Un scrutin non démocratique
Le référendum sur le Brexit n’a pas été un vote démocratique, critique le sociologue Alfred Moore sur le portail OpenDemocracy :
«Une décision d’une telle portée demande une majorité claire, forte et stable. La procédure devrait être conçue pour générer une majorité confortable, mais elle a échoué. Premièrement, il n’y a pas eu de majorité claire. Le Royaume-Uni a-t-il vraiment dit oui au Brexit ? L’Angleterre l’a indéniablement plébiscité. Mais qui dit Angleterre ne dit pas Royaume-Uni. Que l’Angleterre décide d’une question constitutionnelle pour l’ensemble de la Grande-Bretagne sans avoir obtenu de majorité dans toutes les nations concernées est démocratiquement inacceptable. C’est donc à juste titre que les Ecossais le ressentent comme inacceptable. Ce référendum ne mérite pas notre respect.»
La démocratie directe discréditée
Le référendum sera abondamment récupéré pour discréditer d’office les mouvements démocratiques issus de la société civile, redoute Zeit Online :
«Toute revendication émanant de la base apparaîtra suspecte. Plus que jamais, les élites vont se replier sur elles-mêmes, essayer de se protéger et adopter des positions défensives au lieu de poser les questions ouvertement et rechercher les confrontations salutaires, indispensables à notre époque – notamment les questions concernant ces élites-mêmes. … Tandis que que le gouffre entre pauvres et riches ne cesse de se creuser, que l’exploitation et la destruction de notre planète prend des dimensions de plus en plus menaçantes, que ceux qui se sont appropriées les ressources de manière irresponsable ne pensent plus qu’à se servir et à se mettre en sécurité, les petites gens qui identifient des dysfonctionnements sur le terrain et veulent les combattre par le biais de la démocratie directe seront en butte à la méfiance et à la marginalisation.»
Un 'happy end' est encore possible
Le Brexit n’est pas encore définitivement scellé, fait valoir Financial Times, qui ne perd pas espoir d’assister à un heureux revirement en cas de nouveau scrutin :
«Ceux qui observent l’UE depuis un certain temps n’en sont pas à leur premier choc post-référendaire : en 1992, les Danois avaient rejeté par référendum le traité de Maastricht. En 2001, les Irlandais s’étaient prononcés contre le traité de Nice et en 2008 contre le traité de Lisbonne. Et à chaque fois, que s’est-il passé ? Imperturbable, l’UE a poursuivi sa course. Les partenaires européens ont accordé des concessions aux Danois et aux Irlandais. Il y a eu un second référendum. Et au second essai, les électeurs ont accepté les traités. … Il existe en Grande-Bretagne et en Europe un centre modéré qui devrait être en mesure de négocier un accord permettant à la Grande-Bretagne de rester au sein de l’UE. Comme tous les bons drames, l'histoire du Brexit a été choquante, dramatique et déconcertante. Mais on ne connaît pas encore le fin mot de l’histoire.»

EXERCICES:
1 – D'après l'extrait sur le Brexit, en quelle année les Irlandais ont-ils voté contre le traité de Lisbonne ?
2 – Résumez l'extrait sur le Brexit en deux phrases.
3 – Poursuivez l'extrait sur le Brexit à partir de sa dernière phrase.

DONNÉES FOURNIES:
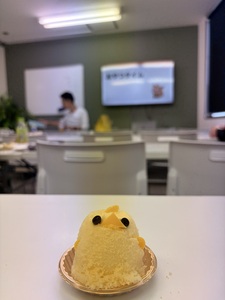 ★ “ぴよりん”を生まれて初めて食しました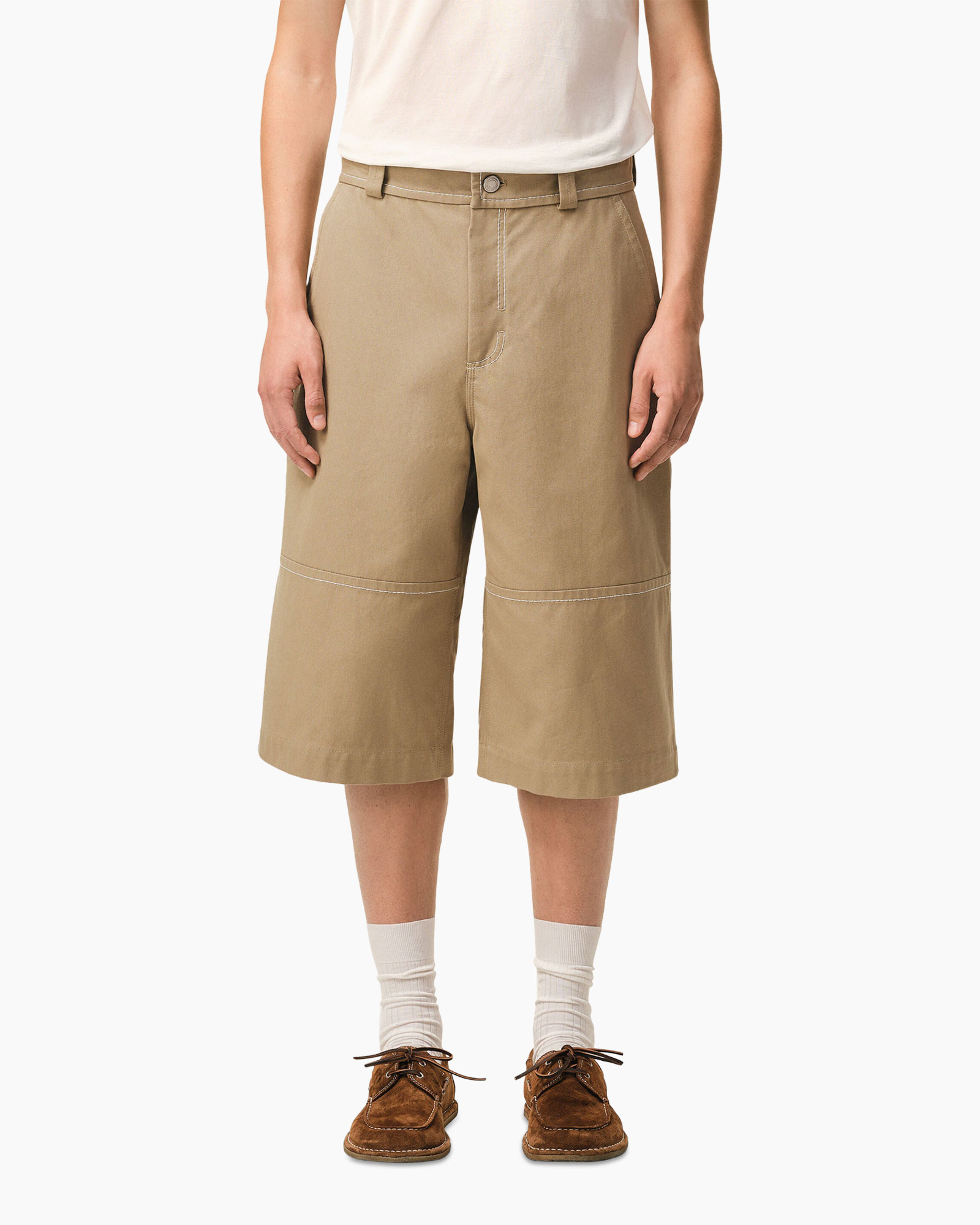 Clothing, Shorts, Khaki, Person, Shoe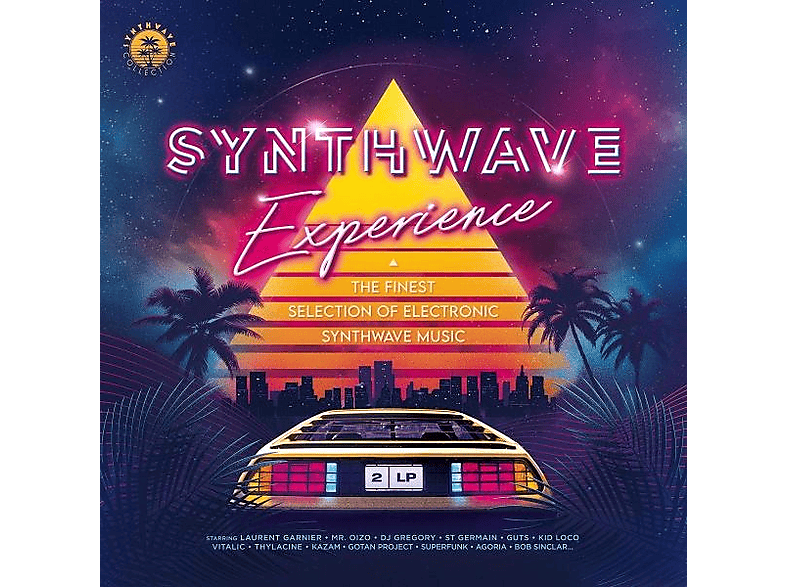 VARIOUS - Synthwave Ride - (Vinyl)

CORRIGÉ DE L'EXERCICE:
1 – En 2008.

2 – Le sociologue Alfred Moore juge le référendum sur le Brexit non démocratique, faute de majorité claire au Royaume-Uni, et Zeit Online craint qu'il ne serve à discréditer les mouvements de démocratie directe. Le Financial Times rappelle que des électeurs danois et irlandais ont fini par accepter des traités européens lors d'un second référendum et estime que le Brexit n'est pas encore définitivement scellé.

3 –
Un nouveau scrutin est tout à fait possible
Les conséquences négatives de la sortie de l’UE pourraient amener les Britanniques à organiser un second référendum, lit-on dans The Irish Independent :
«Peut-être les Britanniques qui ont voté pour la sortie de l’UE réviseront-ils leur copie dans les mois à venir face à la hausse du chômage en Grande-Bretagne, à l’avantage de l’Irlande et d’autres Etats européens. Si les répercussions sur l’emploi sont sensibles et que des promesses des partisans du Leave s’avèrent sans teneur, l’initiative qui réclame aujourd’hui déjà un second scrutin pourra prendre de l’ampleur. ... Dans la grande incertitude qui caractérise notre époque, on ne peut rien exclure.»
Une décision fatale mais irréversible
Plusieurs millions de Britanniques demandent à présent la tenue d’un nouveau référendum, mais l’initiative n’a aucune chance d’aboutir, assène Lidové noviny :
«Les dés sont jetés, on ne peut pas revenir sur ce qui s’est passé. Malheureusement, ceci vaut également pour les actions politiques, qu’il s’agisse d’élections ou de référendums. C’est justement parce que la démocratie est régie par des règles qu’elle ne peut pas convoquer un second référendum, quand bien même des millions de Britanniques le souhaiteraient. Rappelons à ceux qui sont désespérés aujourd’hui que certaines des décisions que nous prenons sont fatales et qu’il est impossible de revenir dessus. On ne peut pas faire une réclamation sur un référendum comme on peut refuser un cadeau de Noël qui ne nous plaît pas. On aura beau crier très fort son mécontentement sur les médias sociaux, cela n’y changera rien. L’optimisme nous commande de croire que les Britanniques s’en sortiront, d’une manière ou d’une autre. Quant à nous, nous tirerons les leçons de cet épisode.»
Le référendum, un outil dangereux
Les référendums engendrent de mauvaises décisions, prises sous l’empire de l’émotion - en attestent les nombreux Britanniques qui regrettent déjà d’avoir voté pour le Brexit, écrit Hürriyet Daily News :
«Un référendum est un instrument politique rétrograde par le biais duquel une nation décide de son avenir stratégique animée par des sentiments agités et éphémères. … Pour avoir accepté le défi populiste que lui ont lancé ses rivaux, notamment Boris Johnson et Nigel Farage, Cameron a payé le prix fort - pour lui mais aussi pour le Royaume-Uni. Les Britanniques évoquent déjà la tenue d'un second référendum. … Avec ou sans nouveau référendum, déclenché par des 'Bregrets', le séisme a commencé et il semblerait que rien ne puisse l’arrêter jusqu’à ce que l’Europe ait retrouvé un nouvel équilibre politique. Nous en retiendrons que les référendums sont un instrument politique risqué, surtout quand ils portent sur des questions stratégiques.»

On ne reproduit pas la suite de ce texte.